▸ **Görevler**
1. Aynadaki adamı anlatan metne göre insan ve yansıması, aynı dili konuşsalar bile birbirleri için ne sayılıyor?
2. Aynadaki adamı ve bir türlü vazgeçilemeyen sevgiliyi anlatan metni kaldığı yerden sürdür.

▸ **Gösterilen metin**
“En fazla içimde ölürsün
Nasılsa yokluk rehin bırakılıyor kalana
Kalan gidene denk neyi varsa susuyor.
Ve susmak inceltiyor her yarayı
Ve susmak bakmak oluyor
Gitmediğin her yere..”
Aynadaki adamın haline üzülüyorum. Çok yorgun görünüyor.. Biraz durgun, biraz uykusuz, biraz kayıp, belki biraz da kimsesiz. Bakışlarında yıllardır çözemediğim bir hüzün var. Gözbebeklerindeki ışık, günden güne soluyor. Başını bir sağa bir sola çevirip, aynadaki yansımanın kim olduğunu anlamaya çalışsa da, başarılı olduğu pek söylenemez.. Mesela adam, yüzündeki yaranın ne zaman çıktığını hatırlamıyor ama, aynadaki yerini biliyor, o gösteriyor yarayı.. Göz altındaki mor halkaları, dudak kenarlarında derinleşen kırışıklıkları, şakaklarında gün geçtikçe sayısı artan akları hiç görmemiş ama aynadaki adam bütün çizgileri, akları her gün ve tek tek saymış. Bütün bedeli o ödemiş sanki.. Kimbilir sesinin çıkmayışı da belki bu yüzden.
İnsan ve yansıması; aynı dili konuşsalar bile yabancılar. Birbirlerine böylesine benzemelerine rağmen, her defasında ilk kez karşılaşıyorlar gibi.. Ve aslında, her ikisinin de aklında hep aynı soru : “Hangimiz daha gerçeğiz; O mu, Ben mi ?”..
İçime ne kadar işlediysen, gelmeyeceğini bildiğim günden beri aynadaki adamı bile tanıyamaz oldum - gerisini artık sen düşün…
“Kimi sevsem sensin, hayret !
Senden nedense vazgeçilemiyor...”
Seni düşünmediğim herhangi bir saat, bir saniye, bir an dahi yok... Hani belki diyorum uyuyunca unuturum ama, o da olmuyor. Çünkü uyuyamıyorum. Uyursam rüyaya dalarım diye korkuyorum. Gerçek hayatta yüzyüze gelmeyi başaramasam da, rüyada karşılaşma olasılığımız beni tedirgin ediyor. Hatta öyle bir anda bile ne söyleyeceğimi, nasıl söyleyeceğimi bilmiyorum. Düşüncesi, yüzümün kızarmasına yetiyor. Bu nasıl bir çaresizlik ya da nasıl bir utangaçlıksa, bu kadar yıl geçti hala çözemedim.

▸ **Satırlar**

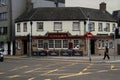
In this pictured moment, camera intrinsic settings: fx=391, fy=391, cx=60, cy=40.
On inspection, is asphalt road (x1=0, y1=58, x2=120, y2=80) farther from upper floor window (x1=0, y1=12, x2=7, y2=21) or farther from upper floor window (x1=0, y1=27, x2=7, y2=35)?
upper floor window (x1=0, y1=12, x2=7, y2=21)

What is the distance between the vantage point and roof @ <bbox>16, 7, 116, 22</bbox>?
62188mm

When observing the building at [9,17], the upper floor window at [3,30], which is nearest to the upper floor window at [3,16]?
the building at [9,17]

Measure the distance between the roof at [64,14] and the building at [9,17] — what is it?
8.49 feet

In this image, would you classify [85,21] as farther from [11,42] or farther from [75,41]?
[11,42]

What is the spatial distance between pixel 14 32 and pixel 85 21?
1389 cm

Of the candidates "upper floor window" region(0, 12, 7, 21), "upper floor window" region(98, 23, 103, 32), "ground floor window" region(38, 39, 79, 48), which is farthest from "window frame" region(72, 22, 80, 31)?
"upper floor window" region(0, 12, 7, 21)

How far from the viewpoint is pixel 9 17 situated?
6812 cm

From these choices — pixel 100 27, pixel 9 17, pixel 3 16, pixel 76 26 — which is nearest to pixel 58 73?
pixel 76 26

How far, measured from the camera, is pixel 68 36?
61438 millimetres

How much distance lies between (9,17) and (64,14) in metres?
10.8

▸ **Çözülmüş görevler**
1. Yabancılar.

2.
Zaman hiç geçmiyor.. Ya da o geçiyor, ben duruyorum. Geceler uzun, uçsuz, bucaksız ve aynı.. Okuma, yazma, dinleme üçgeninin batık yolcuları.. Başlarda heyecan verici gibi görünse de, bir süre sonra aynılaşmanın verdiği rahatsızlık, harcanan zamanla güç birliği yapıp, intikam almaya başlıyor. Ben çoğalmayı ve başkalaşmayı umarken bir de bakıyorum ki, azala azala tek kalmışım. Yani “suçlu” yine benim..
Geçen gece bir kitapta rastladım. “Öğretilmiş Çaresizlik” diye bir başlık atmışlar. İlgimi çekti. Hızlıca bir göz gezdireyim derken, takıldım kaldım. Bir yandan hoşuma gitti, ama okurken ara ara kendimden şüphelenmedim değil “Acaba bende mi bu gruba dahilim ?” diye. Öte yandan “Öğreti” ve “Çaresizlik” gibi, biri olumlu biri olumsuz, iki kelimenin birbirine iliştiğinde, böyle bir anlama geleceği hiç aklıma gelmezdi :
“Öğretilmiş çaresizlik kültüründe, bireylere neleri yapmamaları gerektiği o kadar güçlü bir şekilde öğretilir ki, o kişi o alanda yeni bir denemede bulunmayı aklından bile geçirmez. Kişi deneyip yanılmadan doğuştan kaybetmeyi kabul eder! Batılılar deneyip yanılıp çaresizliği öğrenir. Bizse çaresizliği doğar doğmaz öğreniriz ki, deneyip yanılmayalım! Bu kadar iyi kalpli insanlar olduğumuz halde, bu kadar çaresizlik içinde yaşamamızın tek nedeni bu..”
Şimdi sen söyle, biz hangi taraftayız ?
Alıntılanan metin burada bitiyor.